Neutralizing Anti‒DNase 1 and ‒DNase 1L3 Antibodies Impair Neutrophil Extracellular Traps Degradation in Hidradenitis Suppurativa.

机构信息

Systemic Autoimmunity Branch, National Institute of Arthritis and Musculoskeletal and Skin Diseases, National Institutes of Health, Bethesda, Maryland, USA.

Department of Dermatology, College of Medicine, Howard University, Washington, District of Columbia, USA; Department of Dermatology, Johns Hopkins University School of Medicine, Baltimore, Maryland, USA.

出版信息

J Invest Dermatol. 2023 Jan;143(1):57-66. doi: 10.1016/j.jid.2022.06.024. Epub 2022 Aug 4.

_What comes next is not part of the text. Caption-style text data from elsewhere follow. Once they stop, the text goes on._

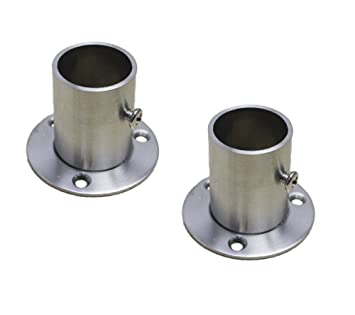 Perfect NELXULAS Stainless Steel Closet Rod Flange Holder For Pipe (AD2)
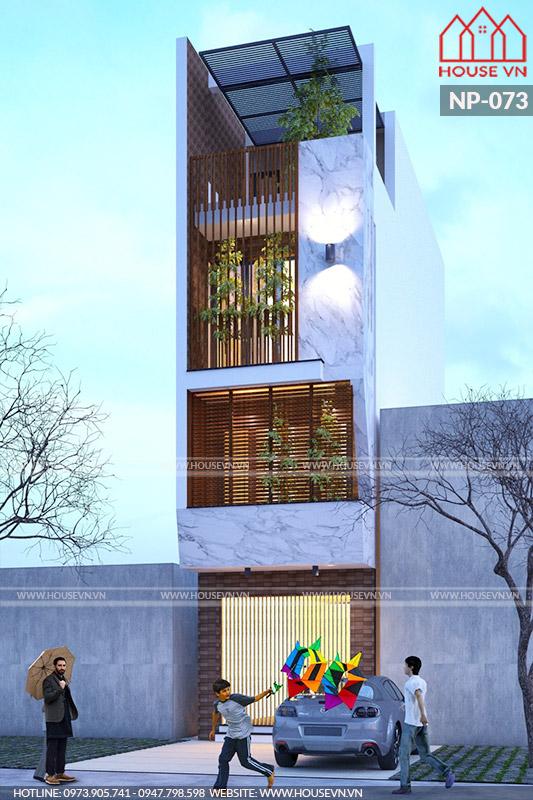 Ý tưởng thiết kế nhà ống hiện đại đẹp năm 2020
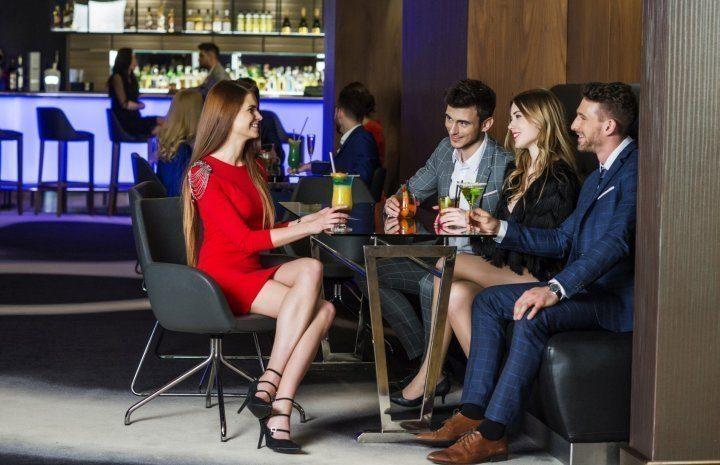 Aviator Bar <br>& Lounge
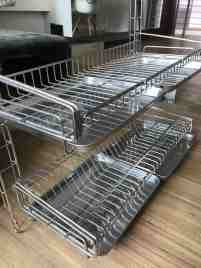 Song Cho Wel Mi Series Stainless Steel Dish Rack Home Appliances Kitchenware On Carousell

DOI:10.1016/j.jid.2022.06.024
PMID:35934056
原文链接:https://pmc.ncbi.nlm.nih.gov/articles/PMC9771923/
Abstract

Hidradenitis suppurativa (HS) is a debilitating inflammatory skin disorder characterized by abscess-like nodules and boils resulting in fistulas and tissue scarring. We previously reported evidence of an autoimmune signature in HS, characterized by enhanced neutrophil extracellular trap (NET) infiltration in HS skin lesions and dysregulation of the adaptive immune system characterized by the presence of autoantibodies. Timely removal of NETs is critical for tissue homeostasis to prevent a dysregulated generation of modified autoantigens and tissue damage. DNases 1 and 1L3 play important roles in proper NET removal. We tested the hypothesis that NETs in patients with HS are not effectively cleared owing to the presence of antibodies against DNase 1 and DNase 1L3. We report that HS serum poorly degraded NETs. Addition of exogenous DNase 1 restored NET degradation capabilities in a subset of HS samples. DNase 1 activity was significantly decreased in HS sera. Anti‒DNase 1 and ‒DNase 1L3 antibodies were detected in serum samples and skin lesions from patients with HS. Purified IgGs from HS decreased DNase 1 activity and NET degradation. Taken together, this identification of neutralizing antibodies against nucleases in HS expands the understanding of the pathogenesis of this disease to support an autoimmune mechanism in its underlying pathogenesis.

摘要

化脓性汗腺炎(HS)是一种使人衰弱的炎症性皮肤病,其特征是出现脓肿样结节和疖子,导致瘘管和组织瘢痕。我们之前报道了 HS 中存在自身免疫特征的证据,其特征是 HS 皮肤损伤中中性粒细胞胞外陷阱(NET)的浸润增强,以及适应性免疫系统失调,表现为自身抗体的存在。及时清除 NET 对于组织稳态至关重要,可防止修饰后的自身抗原的失调产生和组织损伤。DNase 1 和 1L3 在适当的 NET 清除中发挥重要作用。我们检验了这样一个假说,即由于存在针对 DNase 1 和 DNase 1L3 的抗体,HS 患者的 NET 无法被有效清除。我们报告称,HS 血清不能有效地降解 NET。在一部分 HS 样本中添加外源性的 DNase 1 可恢复 NET 降解能力。HS 血清中的 DNase 1 活性显著降低。HS 患者的血清和皮肤损伤样本中检测到抗‒DNase 1 和抗‒DNase 1L3 抗体。从 HS 中纯化的 IgG 降低了 DNase 1 活性和 NET 降解。总之,这项对 HS 中核酶的中和抗体的鉴定扩展了对该疾病发病机制的理解,支持其潜在发病机制中的自身免疫机制。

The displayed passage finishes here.